Fine Gael Waterford Deputy, Paudie Coffey, has welcomed news from the Minister of State at the Department of Environment, Community and Local Government, Jan O’Sullivan TD, that where remediation works need to be carried out on septic tanks, no planning permission will be necessary. Deputy Coffey said this is a sensible move that will allay the fears of many people around the country and will put to bed the scaremongering that has gone on in recent months by opportunistic Opposition politicians.
“The septic tank charge was initiated by this Government in response to a European Court of Justice Ruling of October 2009, which meant that Ireland was liable for a once off lump-sum fine of€2.6 million followed by daily fines of€26,000. This was a prime example of the mess that the previous Government left this country in, and it has fallen to this administration to clean up the mess.
“The charge was initially€5 but, despite this, many populist politicians advised people not to register their tanks. These politicians are directly to blame for people having to pay an extra€45 in registering their tanks at a later date. We heard from the same cohort of politicians that the replacement of these tanks would cost thousands of euro and that there could be a long planning process involved in replacing tanks.
“This charge was never a revenue raising exercise and the Ministers at every turn have lifted red-tape and tried to make the entire process as easy as possible for septic tank owners.
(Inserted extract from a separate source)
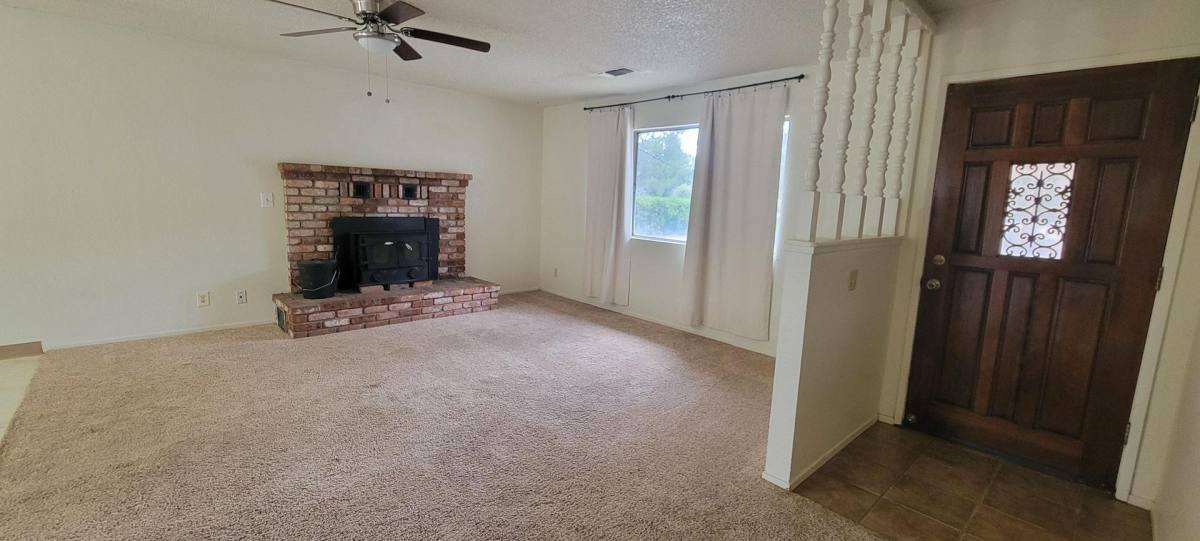 House for rent at 19572 Dovie Lane, Cottonwood, CA 96022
Septic tank owners whose tanks have fallen into a state of disrepair and require remediation works will not have to apply for planning permission. This is to be welcomed as it makes the procedure of protecting our water even easier.
“Yet again, the scaremongers have been proven wrong, and, in the very worst type of political bile, these politicians have ended up costing people more money than they should have ever had to pay. Many people have registered their tanks and I would encourage people who haven’t, to do so, so that we can ensure a better quality of water right across the country. This will hopefully mean we will not have a repeat performance of cryptosporidiosis outbreaks that have affected many parts of the country over the years, which have done untold damage to households and businesses in those areas.”